THE REQUEST - Copy out the lines below word for word, leaving out the pictures.

** BEGIN **

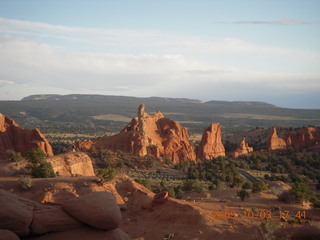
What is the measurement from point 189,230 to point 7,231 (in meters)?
9.73

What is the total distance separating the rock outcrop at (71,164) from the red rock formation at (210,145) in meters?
36.3

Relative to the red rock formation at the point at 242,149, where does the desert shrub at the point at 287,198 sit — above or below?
above

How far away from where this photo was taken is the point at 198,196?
90.8ft

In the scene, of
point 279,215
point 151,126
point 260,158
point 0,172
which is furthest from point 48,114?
point 279,215

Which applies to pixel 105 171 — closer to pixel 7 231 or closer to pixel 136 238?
pixel 136 238

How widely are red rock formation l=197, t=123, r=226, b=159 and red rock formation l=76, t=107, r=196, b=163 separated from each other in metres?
2.93

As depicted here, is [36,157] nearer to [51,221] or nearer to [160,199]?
[160,199]

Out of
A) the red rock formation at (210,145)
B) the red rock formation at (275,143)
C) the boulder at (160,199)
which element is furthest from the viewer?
the red rock formation at (275,143)

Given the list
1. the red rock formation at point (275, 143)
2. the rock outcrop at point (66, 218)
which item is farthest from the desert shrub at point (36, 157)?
the red rock formation at point (275, 143)

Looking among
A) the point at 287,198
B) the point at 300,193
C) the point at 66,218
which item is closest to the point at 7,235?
the point at 66,218

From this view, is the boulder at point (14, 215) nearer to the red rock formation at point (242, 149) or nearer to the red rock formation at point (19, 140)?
the red rock formation at point (19, 140)
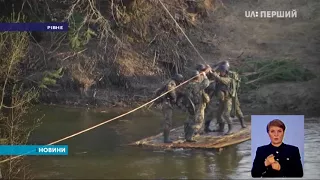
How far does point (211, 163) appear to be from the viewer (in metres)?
5.34

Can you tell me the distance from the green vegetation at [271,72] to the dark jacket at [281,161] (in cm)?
59

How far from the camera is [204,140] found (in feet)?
17.9

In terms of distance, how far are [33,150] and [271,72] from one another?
216cm

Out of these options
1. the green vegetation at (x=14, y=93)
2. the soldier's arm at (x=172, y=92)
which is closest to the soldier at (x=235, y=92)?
the soldier's arm at (x=172, y=92)

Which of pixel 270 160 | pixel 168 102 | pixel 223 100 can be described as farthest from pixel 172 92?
pixel 270 160

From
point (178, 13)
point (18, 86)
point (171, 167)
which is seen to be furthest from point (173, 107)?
point (18, 86)

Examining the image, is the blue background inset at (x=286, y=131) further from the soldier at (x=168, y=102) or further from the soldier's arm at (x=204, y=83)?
the soldier at (x=168, y=102)

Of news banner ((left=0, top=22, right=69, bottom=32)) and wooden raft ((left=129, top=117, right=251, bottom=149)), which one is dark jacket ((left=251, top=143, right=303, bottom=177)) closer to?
wooden raft ((left=129, top=117, right=251, bottom=149))

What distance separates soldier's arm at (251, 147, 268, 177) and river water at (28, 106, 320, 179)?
0.05 meters

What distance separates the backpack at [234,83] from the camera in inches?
217

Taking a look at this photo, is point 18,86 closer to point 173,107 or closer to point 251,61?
point 173,107

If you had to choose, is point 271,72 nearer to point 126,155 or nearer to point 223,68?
point 223,68

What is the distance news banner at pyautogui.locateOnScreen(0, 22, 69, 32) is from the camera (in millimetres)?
5508

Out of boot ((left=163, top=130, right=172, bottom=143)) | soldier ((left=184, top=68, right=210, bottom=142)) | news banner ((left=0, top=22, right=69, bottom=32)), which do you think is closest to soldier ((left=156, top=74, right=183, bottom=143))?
boot ((left=163, top=130, right=172, bottom=143))
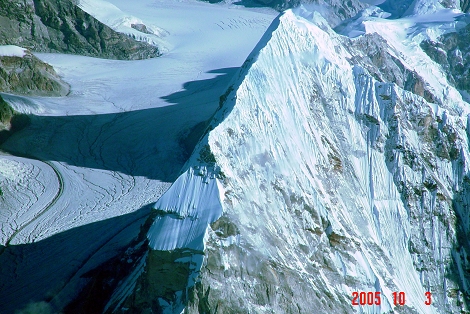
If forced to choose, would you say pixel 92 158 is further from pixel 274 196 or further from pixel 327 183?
pixel 274 196

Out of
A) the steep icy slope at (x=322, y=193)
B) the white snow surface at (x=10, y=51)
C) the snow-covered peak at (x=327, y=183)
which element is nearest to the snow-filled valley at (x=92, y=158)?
the white snow surface at (x=10, y=51)

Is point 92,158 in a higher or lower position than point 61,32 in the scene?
lower

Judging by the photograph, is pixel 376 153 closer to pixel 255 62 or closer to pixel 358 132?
pixel 358 132

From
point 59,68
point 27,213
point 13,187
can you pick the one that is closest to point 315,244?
point 27,213

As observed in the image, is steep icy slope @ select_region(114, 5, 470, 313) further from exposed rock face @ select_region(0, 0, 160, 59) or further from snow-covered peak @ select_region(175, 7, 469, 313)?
exposed rock face @ select_region(0, 0, 160, 59)
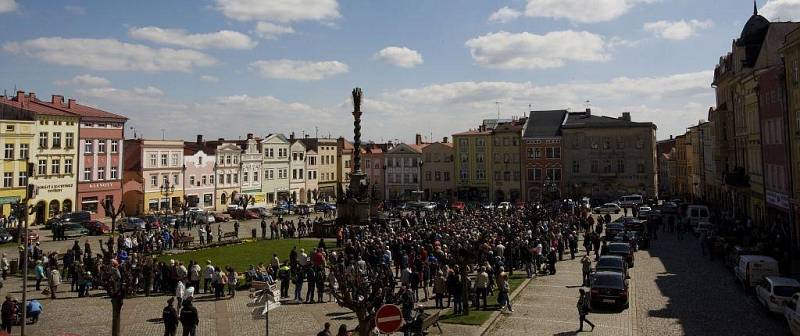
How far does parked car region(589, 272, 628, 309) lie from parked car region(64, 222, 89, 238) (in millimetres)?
38930

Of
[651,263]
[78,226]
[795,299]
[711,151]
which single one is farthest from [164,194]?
[795,299]

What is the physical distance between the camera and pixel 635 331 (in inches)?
695

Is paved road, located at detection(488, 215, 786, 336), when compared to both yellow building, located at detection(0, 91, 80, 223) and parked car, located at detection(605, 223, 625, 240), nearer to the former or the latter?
parked car, located at detection(605, 223, 625, 240)

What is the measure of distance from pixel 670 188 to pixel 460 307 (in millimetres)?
92906

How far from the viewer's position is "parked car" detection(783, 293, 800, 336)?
16.0 meters

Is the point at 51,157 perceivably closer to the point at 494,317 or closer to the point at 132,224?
the point at 132,224

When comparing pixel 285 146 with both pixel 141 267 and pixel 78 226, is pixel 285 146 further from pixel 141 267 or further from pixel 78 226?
pixel 141 267

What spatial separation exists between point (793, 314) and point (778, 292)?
230 centimetres

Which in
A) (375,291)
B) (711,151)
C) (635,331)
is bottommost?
(635,331)

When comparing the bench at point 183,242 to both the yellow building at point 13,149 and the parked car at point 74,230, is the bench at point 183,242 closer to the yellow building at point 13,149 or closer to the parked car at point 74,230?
the parked car at point 74,230

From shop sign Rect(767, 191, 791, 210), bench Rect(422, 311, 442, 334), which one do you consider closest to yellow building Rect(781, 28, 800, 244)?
shop sign Rect(767, 191, 791, 210)

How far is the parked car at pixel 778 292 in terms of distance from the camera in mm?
18391

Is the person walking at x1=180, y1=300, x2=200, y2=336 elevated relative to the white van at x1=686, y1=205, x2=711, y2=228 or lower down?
lower down

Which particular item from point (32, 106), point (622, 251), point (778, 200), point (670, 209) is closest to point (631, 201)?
point (670, 209)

** END **

OUTPUT FOR THIS TASK -
What is the measurement from point 189,230 to point 7,231 (in meters)?
9.73

What is the total distance separating the rock outcrop at (71,164) from the red rock formation at (210,145) in meters?
36.3

Relative to the red rock formation at the point at 242,149, where does the desert shrub at the point at 287,198 sit — above or below?
above

How far away from where this photo was taken is the point at 198,196?
90.8ft

In the scene, of
point 279,215
point 151,126
point 260,158
point 0,172
which is furthest from point 48,114?
point 279,215

Which applies to pixel 105 171 — closer to pixel 7 231 or closer to pixel 136 238?
pixel 136 238

How widely are red rock formation l=197, t=123, r=226, b=159 and red rock formation l=76, t=107, r=196, b=163 separated from each other in metres?
2.93

As depicted here, is [36,157] nearer to [51,221] or nearer to [160,199]?
[160,199]

Out of
A) the red rock formation at (210,145)
B) the red rock formation at (275,143)
C) the boulder at (160,199)
which element is furthest from the viewer?
the red rock formation at (275,143)

Given the list
1. the red rock formation at point (275, 143)
2. the rock outcrop at point (66, 218)
which item is farthest from the desert shrub at point (36, 157)?
the red rock formation at point (275, 143)

Looking among
A) the point at 287,198
B) the point at 300,193
C) the point at 66,218
which item is closest to the point at 7,235?
the point at 66,218

From this view, is the boulder at point (14, 215) nearer to the red rock formation at point (242, 149) or nearer to the red rock formation at point (19, 140)?
the red rock formation at point (19, 140)
How far does point (211, 163) appear to be from the viewer (in metres)?
5.34

Can you tell me the distance from the green vegetation at [271,72] to the dark jacket at [281,161] (in cm)?
59

How far from the camera is [204,140] found (in feet)?
17.9

In terms of distance, how far are [33,150] and [271,72] from one another?
216cm

Out of these options
1. the green vegetation at (x=14, y=93)
2. the soldier's arm at (x=172, y=92)
which is closest to the soldier at (x=235, y=92)?
the soldier's arm at (x=172, y=92)

Which of pixel 270 160 | pixel 168 102 | pixel 223 100 can be described as farthest from pixel 172 92?
pixel 270 160

From
point (178, 13)
point (18, 86)
point (171, 167)
which is seen to be furthest from point (173, 107)?
point (18, 86)

Examining the image, is the blue background inset at (x=286, y=131) further from the soldier at (x=168, y=102) or further from the soldier's arm at (x=204, y=83)?
the soldier at (x=168, y=102)

Of news banner ((left=0, top=22, right=69, bottom=32)) and wooden raft ((left=129, top=117, right=251, bottom=149)), which one is dark jacket ((left=251, top=143, right=303, bottom=177)) closer to?
wooden raft ((left=129, top=117, right=251, bottom=149))

What distance separates soldier's arm at (251, 147, 268, 177) and river water at (28, 106, 320, 179)?
0.05 meters

What distance separates the backpack at [234,83] from the camera in inches?
217

Taking a look at this photo, is point 18,86 closer to point 173,107 or closer to point 251,61?
point 173,107

If you had to choose, is point 271,72 nearer to point 126,155 or nearer to point 223,68?
point 223,68

What is the distance news banner at pyautogui.locateOnScreen(0, 22, 69, 32) is from the camera (in millimetres)?
5508

Out of boot ((left=163, top=130, right=172, bottom=143)) | soldier ((left=184, top=68, right=210, bottom=142)) | news banner ((left=0, top=22, right=69, bottom=32)), which do you think is closest to soldier ((left=156, top=74, right=183, bottom=143))?
boot ((left=163, top=130, right=172, bottom=143))
If forced to choose, would you say pixel 92 158 is further from pixel 274 196 or further from pixel 327 183?
pixel 274 196

Out of
A) the steep icy slope at (x=322, y=193)
B) the white snow surface at (x=10, y=51)
C) the snow-covered peak at (x=327, y=183)
which element is nearest to the snow-filled valley at (x=92, y=158)?
the white snow surface at (x=10, y=51)

Is point 92,158 in a higher or lower position than point 61,32 in the scene?
lower

Judging by the photograph, is pixel 376 153 closer to pixel 255 62 or closer to pixel 358 132?
pixel 358 132

From
point 59,68
point 27,213
point 13,187
can you pick the one that is closest to point 315,244?
point 27,213

As observed in the image, is steep icy slope @ select_region(114, 5, 470, 313) further from exposed rock face @ select_region(0, 0, 160, 59) or further from snow-covered peak @ select_region(175, 7, 469, 313)?
exposed rock face @ select_region(0, 0, 160, 59)
How far does parked car region(589, 272, 628, 309) lie from parked car region(64, 222, 89, 238) (in millimetres)?
38930

Of
[651,263]
[78,226]
[795,299]
[711,151]
which single one is farthest from [164,194]?
[795,299]

What is the physical distance between the camera and pixel 635 331 (in inches)?
695

Is paved road, located at detection(488, 215, 786, 336), when compared to both yellow building, located at detection(0, 91, 80, 223) and parked car, located at detection(605, 223, 625, 240), nearer to the former or the latter?
parked car, located at detection(605, 223, 625, 240)

What is the measure of distance from pixel 670 188 to pixel 460 307 (in millimetres)?
92906

How far from the viewer's position is "parked car" detection(783, 293, 800, 336)?
16.0 meters

Is the point at 51,157 perceivably closer to the point at 494,317 or closer to the point at 132,224?
the point at 132,224

When comparing pixel 285 146 with both pixel 141 267 and pixel 78 226, is pixel 285 146 further from pixel 141 267 or further from pixel 78 226?
pixel 141 267

What spatial separation exists between point (793, 314) and point (778, 292)?
230 centimetres

Which in
A) (375,291)
B) (711,151)
C) (635,331)
is bottommost?
(635,331)

When comparing the bench at point 183,242 to both the yellow building at point 13,149 and the parked car at point 74,230, is the bench at point 183,242 closer to the yellow building at point 13,149 or closer to the parked car at point 74,230?
the parked car at point 74,230

From shop sign Rect(767, 191, 791, 210), bench Rect(422, 311, 442, 334), which one do you consider closest to yellow building Rect(781, 28, 800, 244)?
shop sign Rect(767, 191, 791, 210)

How far is the parked car at pixel 778 292 in terms of distance from the camera in mm?
18391

Is the person walking at x1=180, y1=300, x2=200, y2=336 elevated relative to the white van at x1=686, y1=205, x2=711, y2=228 or lower down?
lower down

Which particular item from point (32, 106), point (622, 251), point (778, 200), point (670, 209) is closest to point (631, 201)?
point (670, 209)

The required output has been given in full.